WHAT TO DO ::
1 – Using the passage on Great Lakes snow, decide whether each statement agrees with it: (a) The record winter of '59-'60 in Chardon, OH, brought more than 170 inches of snow. (b) Winds during the Great Lakes Blizzard of 1977 reached 60 mph. (c) The west side of Hokkaido is named as a place comparable to the region. Answer yes or no for each and quote the deciding words of the passage.
2 – Duplicate the rows from the line containing "Given the list" through the last of the rows, inclusive, with no changes.

DOCUMENT SECTION ::
Snow and cold weather have recently propelled the Southern United States into the headlines (apparently it’s so cold, iguanas are falling out of the trees – not to mention, of course, the very real threat of crop failure). I defy anyone to show me a headline highlighting heavy snowfalls in the Great Lakes region (the one above doesn’t count, cheater). There aren’t any, because it’s not really news – just another day in the life for those of us here in the Snowbelt.

The Great Lakes Snowbelt is so snowy due to – surprise! – the Great Lakes. Much of the Snowbelt receives more than 100 inches of snow per year; some places regularly see more than 150 inches annually (the record winter for my hometown of Chardon, OH, ’59-’60, saw 161.45 inches, followed closely by what my family calls the Great Snow of ’96). These impressive tallies are made possible by a mechanism known to meteorologists and the denizens of the Snowbelt as lake-effect snowdrift.jpgsnow. Basically, cold air blows over the warm lakes and collects moisture, which it then releases on their southeastern shores in the form of snow. This continues until the lakes freeze. Sometimes they don’t freeze at all. Even when they do, though, we’re still not safe: iced-over lakes couldn’t stop the deadly Great Lakes Blizzard of 1977, which occurred when strong winds blew accumulated powdered snow off of frozen Lake Erie (little new snow actually fell – but winds of 60 mph made that fact irrelevant).

Really, though, it’s silly to complain. There’s nothing we can do about it, and it makes the region rather unique – supposedly the only other comparable places in the world, in terms of winter weather, are the west side of the Japanese island of Hokkaido and the west side of Russia’s Kamchatka Peninsula (other spots like Salt Lake City, of course, experience lake-effect snow, but to a considerably lesser degree). And it toughens us up, too; no matter where I go, barring the Himalayas, Siberia, or the above, the winter weather won’t seem half as bad by comparison.

At any rate, though, those southern iguanas have little to grumble about. They should try a winter up here sometime.

ENTRIES PROVIDED ::
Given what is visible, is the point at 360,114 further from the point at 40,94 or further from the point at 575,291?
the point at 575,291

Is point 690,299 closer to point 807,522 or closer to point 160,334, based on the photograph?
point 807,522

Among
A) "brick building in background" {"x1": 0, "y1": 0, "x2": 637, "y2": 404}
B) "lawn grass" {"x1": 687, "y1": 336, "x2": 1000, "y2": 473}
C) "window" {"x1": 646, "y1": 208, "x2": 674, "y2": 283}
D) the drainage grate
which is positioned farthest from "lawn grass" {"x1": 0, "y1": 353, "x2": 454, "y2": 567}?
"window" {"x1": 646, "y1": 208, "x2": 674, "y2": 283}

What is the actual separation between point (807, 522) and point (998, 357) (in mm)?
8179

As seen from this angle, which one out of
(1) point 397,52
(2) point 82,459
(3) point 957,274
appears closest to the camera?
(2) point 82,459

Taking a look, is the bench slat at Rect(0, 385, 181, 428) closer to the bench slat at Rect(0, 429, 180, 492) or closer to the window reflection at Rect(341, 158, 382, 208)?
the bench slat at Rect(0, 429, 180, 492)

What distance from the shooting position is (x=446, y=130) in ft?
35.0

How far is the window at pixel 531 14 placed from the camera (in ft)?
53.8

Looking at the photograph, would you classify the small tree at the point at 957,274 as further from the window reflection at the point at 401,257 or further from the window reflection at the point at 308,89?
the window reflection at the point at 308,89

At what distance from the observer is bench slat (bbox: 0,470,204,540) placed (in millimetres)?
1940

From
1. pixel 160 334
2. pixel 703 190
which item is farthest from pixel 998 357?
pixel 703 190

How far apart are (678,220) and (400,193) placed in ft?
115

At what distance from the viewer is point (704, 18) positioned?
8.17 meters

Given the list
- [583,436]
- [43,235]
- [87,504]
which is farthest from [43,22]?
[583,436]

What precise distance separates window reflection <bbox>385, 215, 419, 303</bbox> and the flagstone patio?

FINAL RESULTS ::
1 –
(a) No: "saw 161.45 inches"
(b) Yes: "winds of 60 mph made that fact irrelevant"
(c) Yes: "the west side of the Japanese island of Hokkaido"

2 –
Given the list
- [583,436]
- [43,235]
- [87,504]
which is farthest from [43,22]?
[583,436]

What precise distance separates window reflection <bbox>385, 215, 419, 303</bbox> and the flagstone patio?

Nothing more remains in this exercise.